-- WHAT YOU WILL DO --
Which lines below contain the string "detection"? Report each such line in full, treating uppercase and lowercase as distinct.
━━━━━ INPUT FOR THIS TASK ━━━━━
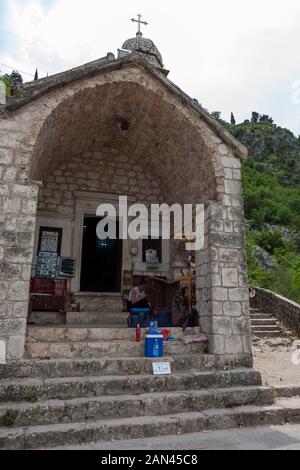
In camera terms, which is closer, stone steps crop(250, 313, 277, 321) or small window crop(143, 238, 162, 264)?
small window crop(143, 238, 162, 264)

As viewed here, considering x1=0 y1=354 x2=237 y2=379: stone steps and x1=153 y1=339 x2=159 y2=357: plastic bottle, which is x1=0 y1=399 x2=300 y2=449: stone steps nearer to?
x1=0 y1=354 x2=237 y2=379: stone steps

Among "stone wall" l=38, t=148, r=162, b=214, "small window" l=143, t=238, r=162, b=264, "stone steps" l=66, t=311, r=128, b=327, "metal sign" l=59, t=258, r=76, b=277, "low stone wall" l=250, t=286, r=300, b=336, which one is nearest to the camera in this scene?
"stone steps" l=66, t=311, r=128, b=327

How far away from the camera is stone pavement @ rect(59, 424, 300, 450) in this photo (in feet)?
11.1

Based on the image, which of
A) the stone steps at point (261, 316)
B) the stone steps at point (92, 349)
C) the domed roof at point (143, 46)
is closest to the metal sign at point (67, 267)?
the stone steps at point (92, 349)

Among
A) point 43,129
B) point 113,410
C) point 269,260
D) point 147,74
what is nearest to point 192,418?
point 113,410

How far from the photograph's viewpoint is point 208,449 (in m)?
3.35

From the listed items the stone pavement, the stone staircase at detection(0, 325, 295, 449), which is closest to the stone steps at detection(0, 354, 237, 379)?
the stone staircase at detection(0, 325, 295, 449)

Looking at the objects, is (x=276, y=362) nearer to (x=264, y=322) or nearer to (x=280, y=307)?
(x=264, y=322)

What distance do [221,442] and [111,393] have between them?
1.46 metres

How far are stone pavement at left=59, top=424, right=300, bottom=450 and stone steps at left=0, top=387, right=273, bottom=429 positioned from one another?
439mm

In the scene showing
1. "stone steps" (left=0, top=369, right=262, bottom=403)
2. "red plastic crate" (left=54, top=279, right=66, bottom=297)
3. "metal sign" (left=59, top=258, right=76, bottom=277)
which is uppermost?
"metal sign" (left=59, top=258, right=76, bottom=277)

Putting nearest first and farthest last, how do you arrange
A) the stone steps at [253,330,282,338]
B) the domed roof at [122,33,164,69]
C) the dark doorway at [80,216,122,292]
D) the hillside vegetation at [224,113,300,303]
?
the dark doorway at [80,216,122,292] → the stone steps at [253,330,282,338] → the domed roof at [122,33,164,69] → the hillside vegetation at [224,113,300,303]

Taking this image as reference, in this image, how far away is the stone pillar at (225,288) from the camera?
5203mm

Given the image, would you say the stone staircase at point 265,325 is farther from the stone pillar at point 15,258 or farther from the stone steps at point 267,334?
the stone pillar at point 15,258
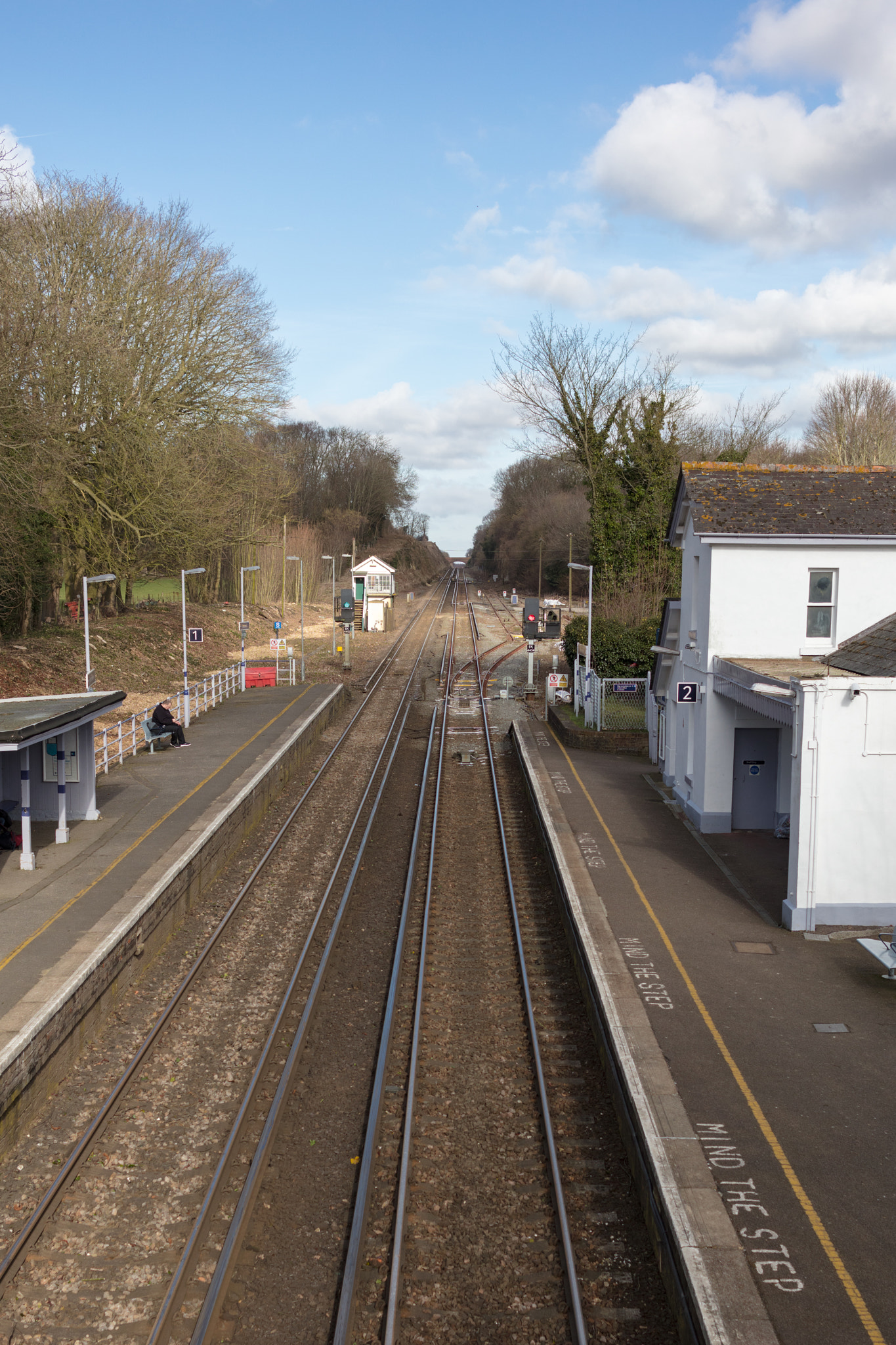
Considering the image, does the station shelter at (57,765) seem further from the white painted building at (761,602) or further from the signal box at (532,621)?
the signal box at (532,621)

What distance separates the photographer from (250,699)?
2906cm

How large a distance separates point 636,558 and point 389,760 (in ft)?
54.8

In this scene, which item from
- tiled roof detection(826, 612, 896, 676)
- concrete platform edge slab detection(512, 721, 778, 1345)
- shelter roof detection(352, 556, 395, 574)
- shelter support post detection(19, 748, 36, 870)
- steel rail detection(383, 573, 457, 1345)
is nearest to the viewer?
concrete platform edge slab detection(512, 721, 778, 1345)

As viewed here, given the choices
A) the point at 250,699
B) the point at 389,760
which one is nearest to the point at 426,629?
the point at 250,699

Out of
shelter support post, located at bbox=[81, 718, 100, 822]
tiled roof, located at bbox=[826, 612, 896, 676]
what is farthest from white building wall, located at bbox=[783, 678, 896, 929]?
shelter support post, located at bbox=[81, 718, 100, 822]

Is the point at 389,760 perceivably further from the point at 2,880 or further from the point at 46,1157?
the point at 46,1157

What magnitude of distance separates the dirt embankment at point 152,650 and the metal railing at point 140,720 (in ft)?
4.77

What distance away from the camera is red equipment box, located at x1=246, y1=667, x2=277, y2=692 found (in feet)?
104

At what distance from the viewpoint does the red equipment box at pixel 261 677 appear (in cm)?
3170

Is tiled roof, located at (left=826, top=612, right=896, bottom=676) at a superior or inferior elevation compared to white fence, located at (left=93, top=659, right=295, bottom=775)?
superior

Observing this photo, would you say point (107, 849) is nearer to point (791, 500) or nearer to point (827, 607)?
point (827, 607)

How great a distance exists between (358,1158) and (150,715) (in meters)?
16.3

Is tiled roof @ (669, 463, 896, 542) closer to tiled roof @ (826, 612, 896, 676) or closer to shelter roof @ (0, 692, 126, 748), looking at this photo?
tiled roof @ (826, 612, 896, 676)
━━━━━
-- WORKED SOLUTION --
From the listed items the stone pavement, the stone staircase at detection(0, 325, 295, 449), which is closest to the stone steps at detection(0, 354, 237, 379)?
the stone staircase at detection(0, 325, 295, 449)
- tiled roof detection(826, 612, 896, 676)
- concrete platform edge slab detection(512, 721, 778, 1345)
- shelter roof detection(352, 556, 395, 574)
- shelter support post detection(19, 748, 36, 870)
- steel rail detection(383, 573, 457, 1345)
concrete platform edge slab detection(512, 721, 778, 1345)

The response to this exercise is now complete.